### What is expected
Rewrite the stretch of the listing from the line containing "Thinking about position, is" through the end of the listing, replacing "sand surface" with "sandy ground" and leaving everything else unchanged.

.....

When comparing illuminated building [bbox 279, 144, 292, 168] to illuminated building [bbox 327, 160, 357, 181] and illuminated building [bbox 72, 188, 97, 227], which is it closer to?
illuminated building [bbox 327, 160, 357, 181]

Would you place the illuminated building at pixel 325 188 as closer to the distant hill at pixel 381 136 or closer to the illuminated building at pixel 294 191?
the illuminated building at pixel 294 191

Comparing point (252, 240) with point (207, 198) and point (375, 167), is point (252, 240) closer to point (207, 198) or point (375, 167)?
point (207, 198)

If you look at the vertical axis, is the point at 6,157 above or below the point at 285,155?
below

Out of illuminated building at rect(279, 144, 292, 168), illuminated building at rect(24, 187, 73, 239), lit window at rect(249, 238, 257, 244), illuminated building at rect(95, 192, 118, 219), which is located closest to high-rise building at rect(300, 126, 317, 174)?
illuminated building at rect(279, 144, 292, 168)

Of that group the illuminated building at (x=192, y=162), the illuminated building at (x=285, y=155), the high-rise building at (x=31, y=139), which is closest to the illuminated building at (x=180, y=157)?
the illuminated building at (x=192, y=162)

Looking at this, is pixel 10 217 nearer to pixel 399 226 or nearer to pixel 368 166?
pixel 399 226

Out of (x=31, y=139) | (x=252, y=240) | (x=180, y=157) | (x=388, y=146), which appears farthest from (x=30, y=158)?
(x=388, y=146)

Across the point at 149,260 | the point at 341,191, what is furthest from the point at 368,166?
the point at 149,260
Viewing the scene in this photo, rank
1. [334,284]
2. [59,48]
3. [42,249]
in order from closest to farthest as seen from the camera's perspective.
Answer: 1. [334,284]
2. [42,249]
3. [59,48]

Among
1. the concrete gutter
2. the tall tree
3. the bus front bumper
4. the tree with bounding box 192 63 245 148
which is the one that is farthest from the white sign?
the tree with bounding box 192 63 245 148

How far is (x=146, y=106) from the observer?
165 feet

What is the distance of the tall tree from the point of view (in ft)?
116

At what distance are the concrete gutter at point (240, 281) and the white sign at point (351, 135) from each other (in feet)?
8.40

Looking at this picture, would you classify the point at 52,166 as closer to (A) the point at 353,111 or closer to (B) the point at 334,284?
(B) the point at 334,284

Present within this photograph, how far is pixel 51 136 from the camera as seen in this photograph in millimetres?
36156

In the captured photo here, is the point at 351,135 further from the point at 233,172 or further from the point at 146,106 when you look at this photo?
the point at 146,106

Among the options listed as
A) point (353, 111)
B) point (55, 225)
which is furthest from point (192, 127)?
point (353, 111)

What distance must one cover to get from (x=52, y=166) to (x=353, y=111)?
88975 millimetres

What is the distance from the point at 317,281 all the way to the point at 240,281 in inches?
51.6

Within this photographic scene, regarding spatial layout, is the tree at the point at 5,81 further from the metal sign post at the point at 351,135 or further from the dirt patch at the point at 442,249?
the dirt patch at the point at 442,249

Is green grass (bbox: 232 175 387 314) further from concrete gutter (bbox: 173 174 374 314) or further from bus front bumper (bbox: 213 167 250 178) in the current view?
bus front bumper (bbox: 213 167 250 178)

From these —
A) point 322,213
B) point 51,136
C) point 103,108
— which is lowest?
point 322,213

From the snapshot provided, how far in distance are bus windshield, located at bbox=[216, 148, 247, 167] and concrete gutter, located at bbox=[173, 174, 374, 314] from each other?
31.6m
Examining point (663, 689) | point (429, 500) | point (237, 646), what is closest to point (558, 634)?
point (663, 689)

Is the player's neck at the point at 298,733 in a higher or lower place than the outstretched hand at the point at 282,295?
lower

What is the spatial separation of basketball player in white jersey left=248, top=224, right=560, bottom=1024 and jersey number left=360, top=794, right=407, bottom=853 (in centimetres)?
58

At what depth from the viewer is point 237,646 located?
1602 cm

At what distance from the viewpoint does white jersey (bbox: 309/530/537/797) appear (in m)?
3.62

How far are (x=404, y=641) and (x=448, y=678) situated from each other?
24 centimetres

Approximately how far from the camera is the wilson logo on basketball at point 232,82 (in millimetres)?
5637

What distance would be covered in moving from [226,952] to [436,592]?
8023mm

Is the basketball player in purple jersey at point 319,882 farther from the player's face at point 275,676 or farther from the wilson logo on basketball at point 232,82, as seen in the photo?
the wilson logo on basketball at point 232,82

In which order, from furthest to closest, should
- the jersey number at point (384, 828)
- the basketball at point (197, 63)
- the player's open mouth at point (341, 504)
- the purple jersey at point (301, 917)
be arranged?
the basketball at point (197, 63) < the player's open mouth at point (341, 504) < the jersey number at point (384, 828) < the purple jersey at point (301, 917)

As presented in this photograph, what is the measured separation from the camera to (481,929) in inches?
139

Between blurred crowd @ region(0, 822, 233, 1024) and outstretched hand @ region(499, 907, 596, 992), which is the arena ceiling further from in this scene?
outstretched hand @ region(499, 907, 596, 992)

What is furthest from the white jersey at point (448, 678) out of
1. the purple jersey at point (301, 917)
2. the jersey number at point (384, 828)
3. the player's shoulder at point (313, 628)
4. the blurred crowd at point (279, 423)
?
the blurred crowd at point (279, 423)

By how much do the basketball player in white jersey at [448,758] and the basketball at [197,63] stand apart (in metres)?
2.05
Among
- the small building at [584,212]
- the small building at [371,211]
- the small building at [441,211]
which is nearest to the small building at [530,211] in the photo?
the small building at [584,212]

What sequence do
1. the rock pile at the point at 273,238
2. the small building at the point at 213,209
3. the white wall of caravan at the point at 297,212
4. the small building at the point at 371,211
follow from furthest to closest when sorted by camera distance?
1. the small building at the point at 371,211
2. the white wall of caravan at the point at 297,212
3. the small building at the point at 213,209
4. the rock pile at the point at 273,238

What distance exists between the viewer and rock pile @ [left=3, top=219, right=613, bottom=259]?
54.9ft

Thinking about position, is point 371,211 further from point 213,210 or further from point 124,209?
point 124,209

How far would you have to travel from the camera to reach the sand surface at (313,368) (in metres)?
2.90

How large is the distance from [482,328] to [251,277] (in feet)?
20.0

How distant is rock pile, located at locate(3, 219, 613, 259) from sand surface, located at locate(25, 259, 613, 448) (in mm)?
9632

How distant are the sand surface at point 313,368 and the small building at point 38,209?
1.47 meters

.....

### The completed task
Thinking about position, is point 371,211 further from point 213,210 or further from point 124,209?
point 124,209

How far would you have to travel from the camera to reach the sandy ground at (313,368) (in metres)?
2.90

How large is the distance from [482,328] to [251,277] (in feet)?
20.0

How distant is rock pile, located at locate(3, 219, 613, 259) from sandy ground, located at locate(25, 259, 613, 448) (in mm)?
9632

How distant are the sandy ground at point 313,368 and the small building at point 38,209?
1.47 meters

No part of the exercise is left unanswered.